(Photo from Martin Young's photostream)
1 Samuel 17:37-40
David said, “The Lord, who saved me from the paw of the lion and from the paw of the bear, will save me from the hand of this Philistine.” So Saul said to David, “Go, and may the Lord be with you!” Saul clothed David with his armor; he put a bronze helmet on his head and clothed him with a coat of mail. David strapped Saul’s sword over the armor, and he tried in vain to walk, for he was not used to them. Then David said to Saul, “I cannot walk with these; for I am not used to them.” So David removed them. Then he took his staff in his hand, and chose five smooth stones from the wadi, and put them in his shepherd’s bag, in the pouch; his sling was in his hand, and he drew near to the Philistine.
My online EfM class used this story for our Theological Reflection this week. Although the full text we used included the slaying of the Philistine, what our group seemed to focus on was the "prelude" story to all this, the text quoted above.
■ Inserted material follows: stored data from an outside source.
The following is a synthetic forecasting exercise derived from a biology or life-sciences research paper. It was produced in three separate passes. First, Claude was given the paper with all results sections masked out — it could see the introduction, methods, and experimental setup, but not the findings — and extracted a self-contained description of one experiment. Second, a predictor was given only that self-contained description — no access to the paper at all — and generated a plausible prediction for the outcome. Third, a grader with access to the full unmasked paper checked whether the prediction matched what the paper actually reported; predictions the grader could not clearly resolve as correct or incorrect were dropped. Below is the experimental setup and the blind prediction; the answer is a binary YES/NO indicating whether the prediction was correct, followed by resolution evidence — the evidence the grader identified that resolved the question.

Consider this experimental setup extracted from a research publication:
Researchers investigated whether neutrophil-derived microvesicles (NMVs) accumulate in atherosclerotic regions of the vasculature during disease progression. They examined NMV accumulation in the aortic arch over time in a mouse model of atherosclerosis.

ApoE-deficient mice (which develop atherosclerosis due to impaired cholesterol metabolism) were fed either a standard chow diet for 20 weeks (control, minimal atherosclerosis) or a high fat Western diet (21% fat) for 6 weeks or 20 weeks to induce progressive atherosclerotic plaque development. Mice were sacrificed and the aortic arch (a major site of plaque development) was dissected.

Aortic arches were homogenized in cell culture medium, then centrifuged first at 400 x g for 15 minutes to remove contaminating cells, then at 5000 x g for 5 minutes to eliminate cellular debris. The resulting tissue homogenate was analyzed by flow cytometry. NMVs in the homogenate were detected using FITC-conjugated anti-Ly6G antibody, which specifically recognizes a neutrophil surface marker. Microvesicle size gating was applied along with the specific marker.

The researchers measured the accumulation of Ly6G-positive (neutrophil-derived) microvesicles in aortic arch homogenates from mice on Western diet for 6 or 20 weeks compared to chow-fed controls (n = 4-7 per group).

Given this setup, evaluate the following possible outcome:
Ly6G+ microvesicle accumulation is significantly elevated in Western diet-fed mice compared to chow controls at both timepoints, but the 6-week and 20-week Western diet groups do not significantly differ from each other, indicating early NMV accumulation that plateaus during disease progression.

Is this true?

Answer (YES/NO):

Perhaps it is because all of us in our EfM class are, in one way or another, at times, burdened by a growing spirituality that occasionally seems to have to "do battle" with an "inner Philistine"--the "us" we became resigned to that makes up our past or present difficulties and grief. Sometimes I think "all we came to accept" in our lives is a giant oppressor, and our own growing spiritualites are like the youthful David, full of promise, but fighting against the odds.
But much of the class really glommed onto the business of Saul's generous offer of all his armor--yet David came to realize it didn't "fit," and would actually harm his chances of defeating the Philistine. He trusted in what God and he had worked out to that point. He went with what he knew deep down inside was the best way to approach it. As we say around here, "he danced with the girl who brung him."
So when it came time to actually face the Philistine, that part of the story was almost anticlimactic. David had confidence and a serenity that was beyond focusing on "outcome."
I think everyone in my EfM class--myself included--is searching for that assurance that our relationship with God is beyond worrying about "outcomes."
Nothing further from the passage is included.